Why Give a Damn:
It is clear that the entrepreneurial itch has gone global, so why not leverage tools that other entrepreneurs from around the world are utilizing? We’ve found a crowdsourced toolbox with more than 600 resources to get you out of decision paralysis and moving toward tackling the pressing tasks at hand.
The author of this post, Eric Tyler, focuses on the intersection of technology and entrepreneurship globally. He is the founder and CEO of Globality, an online platform supporting entrepreneurs around the world.
Thanks to a “software eating the world” mentality, the rapid development of open source technologies and expansive growth of online networks, tools for building a startup have never been more powerful and accessible. But how do you navigate all these tools to bolster your entrepreneurial leap?
How do you navigate all these tools to bolster your entrepreneurial leap?
This inquiry took us across three continents, countless meetings and months of market research and boiled down to a simple question to tech entrepreneurs: what tools do you find most effective in your endeavors? The answers culminated in more than 600 resources – from online courses and prototyping tools to technology accelerators and even influential twitterati. And we recently decided to open up all these market research findings in a startup toolbox.
To keep the toolbox updated, we are crowdsourcing its ongoing curation, allowing entrepreneurs to comment, vote, add and continually discover the most useful tools from their peers around the world. And it is clear that the entrepreneurial itch has gone global. Already in the first week since launch, entrepreneurs from more than 40 countries have logged onto the website and submitted tools that we never encountered in our market research.
The entrepreneurial itch has gone global.
These new resources have been wide ranging – from Stanford d.School’s Getting Started Toolkit which outlines the strategies used in its famous design thinking bootcamp and program, to Y Combinator’s new venture capital documents which lay out their terms for funding startups, and even Gmail.JS, which open sources the Javascript code for a Gmail equivalent.
In this process, we realized that there is no one perfect tool to solve all the issues your startup is facing. But by contextualizing the options based on a global community of experiences, we hope to eliminate the decision paralysis and shift entrepreneurs towards action in tackling the pressing task at hand.

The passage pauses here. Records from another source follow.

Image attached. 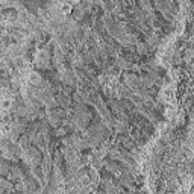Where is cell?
<instances>
[{
  "mask_svg": "<svg viewBox=\"0 0 194 194\" xmlns=\"http://www.w3.org/2000/svg\"><path fill=\"white\" fill-rule=\"evenodd\" d=\"M138 53L140 55L147 53V44H138Z\"/></svg>",
  "mask_w": 194,
  "mask_h": 194,
  "instance_id": "cell-1",
  "label": "cell"
}]
</instances>
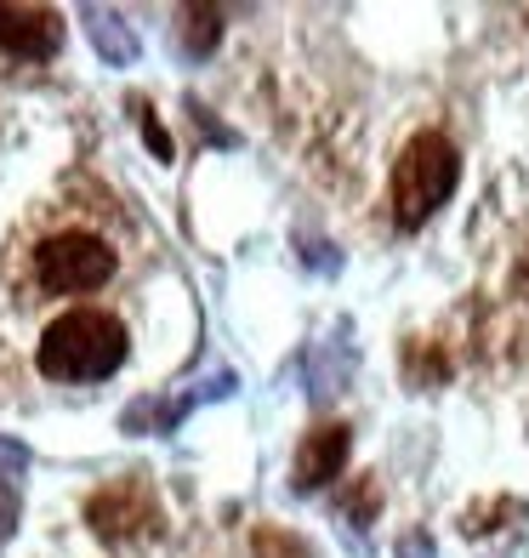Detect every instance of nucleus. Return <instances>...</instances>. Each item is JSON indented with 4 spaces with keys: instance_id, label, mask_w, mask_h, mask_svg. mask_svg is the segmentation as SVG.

Entrepreneurs are pioneers of progress.
This startup toolbox is only the first step in a larger online platform called Globality that is focused on supporting entrepreneurs around the world by breaking down silos of networks and insights. The platform is founded on the belief that entrepreneurs are pioneers of progress, and built to help expedite their entrepreneurial trajectory not just in Silicon Valley but around the world.